Beverley, with the aid of Oncle Jazon, was able to lead his little
company as far as the church before the enemy saw him. Here a
volley from the nearest angle of the stockade had to be answered,
and pretty soon a cannon began to play upon the position.

"We kin do better some'rs else," was Oncle Jazon's laconic remark
flung back over his shoulder, as he moved briskly away from the
spot just swept by a six-pounder. "Come this yer way, Lieutenant.
I hyer some o' the fellers a talkin' loud jes' beyant Legrace's
place. They ain't no sort o' sense a tryin' to hit anything a
shootin' in the dark nohow."

When they reached the thick of the town there was a strange stir
in the dusky streets. Men were slipping from house to house,
arming themselves and joining their neighbors. Clark had sent an
order earlier in the evening forbidding any street demonstration
by the inhabitants; but he might as well have ordered the wind not
to blow or the river to stand still. Oncle Jazon knew every man
whose outlines he could see or whose voice he heard. He called
each one by name:

"Here, Roger, fall in!--Come Louis, Alphonse, Victor, Octave--
venez ici, here's the American army, come with me!" His rapid
French phrases leaped forth as if shot from a pistol, and his
shrill voice, familiar to every ear in Vincennes, drew the creole
militiamen to him, and soon Beverley's company had doubled its
numbers, while at the same time its enthusiasm and ability to make
a noise had increased in a far greater proportion. In accordance
with an order from Clark they now took position near the northeast
corner of the stockade and began firing, although in the darkness
there was but little opportunity for marksmanship.

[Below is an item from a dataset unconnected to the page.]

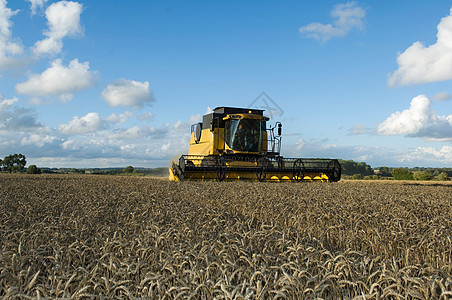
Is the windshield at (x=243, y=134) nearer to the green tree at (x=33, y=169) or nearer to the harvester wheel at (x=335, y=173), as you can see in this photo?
the harvester wheel at (x=335, y=173)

Oncle Jazon had found citizens Legrace and Bosseron, and through
them Clark's men were supplied with ammunition, of which they
stood greatly in need, their powder having got wet during their
long, watery march. By nine o'clock the fort was completely
surrounded, and from every direction the riflemen and musketeers
were pouring in volley after volley. Beverley with his men took
the cover of a fence and some houses sixty yards from the
stockade. Here to their surprise they found themselves below the
line of Hamilton's cannon, which, being planted on the second
floor of the fort, could not be sufficiently depressed to bear
upon them. A well directed musket fire, however, fell from the
loopholes of the blockhouses, the bullets rattling merrily against
the cover behind which the attacking forces lay.

Beverley was thinking of Alice during every moment of all this
stir and tumult He feared that she might still be a prisoner in
the fort exposed to the very bullets that his men were discharging
at every crack and cranny of those loosely constructed buildings.
Should he ever see her again? Would she care for him? What would
be the end of all this terrible suspense? Those remote forebodings
of evils, formless, shadowy, ineffable, which have harried the
lover's heart since time began, crowded all pleasant anticipations
out of his mind.

Clark, in passing hurriedly from company to company around the
line, stopped for a little while when he found Beverley.

"Have you plenty of ammunition?" was his first inquiry.

"A mighty sight more'n we kin see to shoot with," spoke up Oncle
Jazon. "It's a right smart o' dad burn foolishness to be wastin'
it on nothin'; seems like to me 'at we'd better set the dasted
fort afire an' smoke the skunks out!"

"Speak when you are spoken to, my man," said the Colonel a trifle
hotly, and trying by a sharp scrutiny to make him out in the gloom
where he crouched.

"Ventrebleu! I'm not askin' YOU, Colonel Clark, nor no other man,
when I shill speak. I talks whenever I gits ready, an' I shoots
jes' the same way. So ye'd better go on 'bout yer business like a
white man! Close up yer own whopper jawed mouth, ef ye want
anything shet up!"

"Oho! is that you, Jazon? You're so little I didn't know you!
Certainly, talk your whole damned under jaw off, for all I care,"
Clark replied, assuming a jocose tone. Then turning again to
Beverley: "Keep up the firing and the noise; the fort will be ours
in the morning."

"What's the use of waiting till morning?" Beverley demanded with
impatience. "We can tear that stockade to pieces with our hands in
half an hour."

"I don't think so, Lieutenant. It is better to play for the sure
thing. Keep up the racket, and be ready for 'em if they rush out.
We must not fail to capture the hair-buyer General."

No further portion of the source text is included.